Kleshas — Sources of Suffering

The kleshas describe the fundamental distortions that give rise to suffering. They are errors of identification, not moral failings.

The kleshas operate at the level of perception.


Avidya (अविद्या)

Ignorance. Mistaking the impermanent for the permanent. Mistaking the constructed for the essential.

Avidya is the root condition from which all other kleshas arise.

It is not lack of information. It is mis-seeing.


Asmita (अस्मिता)

Egoism. Identification of awareness with the instruments of perception.

Asmita is the collapse of “observer” into “observed.”

The sense of “I am this.”


Raga (राग)

Attachment. Grasping toward what is perceived as pleasant.

Raga narrows attention and binds future action.


Dvesha (द्वेष)

Aversion. Resistance to what is perceived as unpleasant.

Dvesha fractures attention and produces reactivity.


Abhinivesha (अभिनिवेश)

Clinging to life. Fear of dissolution, loss, or non-being.
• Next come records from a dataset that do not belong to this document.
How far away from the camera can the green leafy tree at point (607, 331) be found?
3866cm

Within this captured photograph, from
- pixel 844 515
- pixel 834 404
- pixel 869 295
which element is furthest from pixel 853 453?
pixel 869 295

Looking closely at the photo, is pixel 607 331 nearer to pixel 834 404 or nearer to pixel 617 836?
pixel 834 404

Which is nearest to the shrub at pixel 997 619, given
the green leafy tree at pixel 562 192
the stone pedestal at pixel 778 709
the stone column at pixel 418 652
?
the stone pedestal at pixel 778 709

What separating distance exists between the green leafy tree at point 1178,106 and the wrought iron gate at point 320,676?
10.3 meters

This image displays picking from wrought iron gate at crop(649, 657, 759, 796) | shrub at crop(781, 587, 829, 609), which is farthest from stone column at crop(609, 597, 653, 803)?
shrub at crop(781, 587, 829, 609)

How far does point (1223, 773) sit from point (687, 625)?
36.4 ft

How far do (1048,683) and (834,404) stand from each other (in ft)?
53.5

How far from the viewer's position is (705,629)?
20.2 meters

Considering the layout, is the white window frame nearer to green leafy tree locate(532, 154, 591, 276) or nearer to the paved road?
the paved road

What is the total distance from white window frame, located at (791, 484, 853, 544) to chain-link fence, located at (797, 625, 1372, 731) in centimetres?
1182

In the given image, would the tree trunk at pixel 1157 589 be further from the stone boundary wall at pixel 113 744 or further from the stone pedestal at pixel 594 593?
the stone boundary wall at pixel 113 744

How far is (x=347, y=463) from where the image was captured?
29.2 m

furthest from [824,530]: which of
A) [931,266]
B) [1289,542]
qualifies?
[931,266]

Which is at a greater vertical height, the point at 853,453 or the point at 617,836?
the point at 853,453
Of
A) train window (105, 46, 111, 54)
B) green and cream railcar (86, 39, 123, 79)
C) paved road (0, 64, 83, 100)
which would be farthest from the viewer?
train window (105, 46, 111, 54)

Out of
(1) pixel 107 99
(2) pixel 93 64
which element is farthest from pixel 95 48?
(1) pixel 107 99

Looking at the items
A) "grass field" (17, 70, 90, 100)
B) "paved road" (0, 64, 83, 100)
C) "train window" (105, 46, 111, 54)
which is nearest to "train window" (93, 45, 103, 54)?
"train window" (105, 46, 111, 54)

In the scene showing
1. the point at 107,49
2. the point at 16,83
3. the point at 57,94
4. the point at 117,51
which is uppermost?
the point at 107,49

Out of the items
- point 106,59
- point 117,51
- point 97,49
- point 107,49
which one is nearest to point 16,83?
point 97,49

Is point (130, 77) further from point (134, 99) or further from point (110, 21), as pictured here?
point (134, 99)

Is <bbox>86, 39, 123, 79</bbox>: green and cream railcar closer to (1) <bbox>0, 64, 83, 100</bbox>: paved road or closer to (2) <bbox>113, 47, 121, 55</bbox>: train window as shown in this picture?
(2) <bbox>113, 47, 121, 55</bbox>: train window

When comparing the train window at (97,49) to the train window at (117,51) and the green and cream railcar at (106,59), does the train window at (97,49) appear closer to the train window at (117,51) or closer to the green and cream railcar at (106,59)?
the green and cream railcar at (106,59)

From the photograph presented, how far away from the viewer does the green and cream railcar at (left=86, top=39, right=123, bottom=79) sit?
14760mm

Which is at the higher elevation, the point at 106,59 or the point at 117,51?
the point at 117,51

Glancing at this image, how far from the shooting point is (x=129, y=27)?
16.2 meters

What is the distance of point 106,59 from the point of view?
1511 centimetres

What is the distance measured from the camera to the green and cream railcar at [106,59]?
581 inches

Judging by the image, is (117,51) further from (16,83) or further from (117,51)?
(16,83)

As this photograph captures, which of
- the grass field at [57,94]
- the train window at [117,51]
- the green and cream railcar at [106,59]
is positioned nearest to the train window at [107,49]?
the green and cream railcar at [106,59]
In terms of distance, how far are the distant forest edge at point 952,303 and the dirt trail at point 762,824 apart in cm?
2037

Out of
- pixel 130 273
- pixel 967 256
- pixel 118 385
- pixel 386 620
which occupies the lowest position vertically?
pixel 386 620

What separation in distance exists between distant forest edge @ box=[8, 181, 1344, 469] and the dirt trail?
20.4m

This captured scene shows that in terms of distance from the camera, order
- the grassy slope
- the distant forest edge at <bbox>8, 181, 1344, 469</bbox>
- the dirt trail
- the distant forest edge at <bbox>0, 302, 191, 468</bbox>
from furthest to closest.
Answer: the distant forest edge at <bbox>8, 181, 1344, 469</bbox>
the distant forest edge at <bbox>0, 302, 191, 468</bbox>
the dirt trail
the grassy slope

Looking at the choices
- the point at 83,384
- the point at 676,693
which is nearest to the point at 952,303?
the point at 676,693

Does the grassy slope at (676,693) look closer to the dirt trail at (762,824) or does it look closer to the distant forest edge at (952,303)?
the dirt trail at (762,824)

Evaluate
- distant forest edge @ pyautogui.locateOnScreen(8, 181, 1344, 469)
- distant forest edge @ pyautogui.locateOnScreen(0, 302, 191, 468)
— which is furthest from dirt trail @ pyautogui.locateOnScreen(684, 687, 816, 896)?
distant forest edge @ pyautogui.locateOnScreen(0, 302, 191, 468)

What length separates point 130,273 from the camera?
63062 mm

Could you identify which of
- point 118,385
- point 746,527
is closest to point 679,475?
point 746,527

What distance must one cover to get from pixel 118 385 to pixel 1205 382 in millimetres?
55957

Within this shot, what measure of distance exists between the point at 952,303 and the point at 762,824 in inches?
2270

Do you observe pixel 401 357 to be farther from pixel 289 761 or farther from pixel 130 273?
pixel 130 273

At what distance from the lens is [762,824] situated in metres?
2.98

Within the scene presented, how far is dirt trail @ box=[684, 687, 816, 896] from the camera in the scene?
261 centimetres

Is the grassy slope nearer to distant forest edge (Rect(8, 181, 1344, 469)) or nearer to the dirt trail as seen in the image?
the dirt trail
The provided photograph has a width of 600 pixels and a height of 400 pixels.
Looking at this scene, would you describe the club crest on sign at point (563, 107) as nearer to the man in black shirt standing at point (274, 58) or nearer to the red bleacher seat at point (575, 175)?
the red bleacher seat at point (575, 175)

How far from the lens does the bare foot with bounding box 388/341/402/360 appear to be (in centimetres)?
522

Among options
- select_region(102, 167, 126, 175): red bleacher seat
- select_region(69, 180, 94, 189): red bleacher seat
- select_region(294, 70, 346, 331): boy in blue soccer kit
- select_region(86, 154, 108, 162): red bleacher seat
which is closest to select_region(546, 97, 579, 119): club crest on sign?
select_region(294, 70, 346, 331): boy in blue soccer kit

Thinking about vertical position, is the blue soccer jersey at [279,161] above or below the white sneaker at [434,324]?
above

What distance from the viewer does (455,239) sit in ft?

Abhinivesha persists even in the wise.

This is the most subtle klesha.


Structure

The kleshas are not independent.

Avidya → Asmita → Raga / Dvesha → Abhinivesha

They form a cascade, not a checklist.


Notes on Use

  • Kleshas explain why suffering persists
  • They are addressed through practice, not argument
  • Reduction of kleshas is gradual and asymptotic

Freedom is not the absence of sensation, but the absence of mis-identification.